▸ **Recorded information**:
§
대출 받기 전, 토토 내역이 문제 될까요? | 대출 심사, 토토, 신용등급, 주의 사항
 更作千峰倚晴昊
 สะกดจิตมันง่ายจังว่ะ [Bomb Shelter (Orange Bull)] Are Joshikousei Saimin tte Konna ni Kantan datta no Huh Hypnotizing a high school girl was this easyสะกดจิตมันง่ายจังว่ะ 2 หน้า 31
§
▸ **About this task**:
Word for word, transcribe all of the material.

▸ **Your response**:
대출 받기 전, 토토 내역이 문제 될까요? | 대출 심사, 토토, 신용등급, 주의 사항
 更作千峰倚晴昊
 สะกดจิตมันง่ายจังว่ะ [Bomb Shelter (Orange Bull)] Are Joshikousei Saimin tte Konna ni Kantan datta no Huh Hypnotizing a high school girl was this easyสะกดจิตมันง่ายจังว่ะ 2 หน้า 31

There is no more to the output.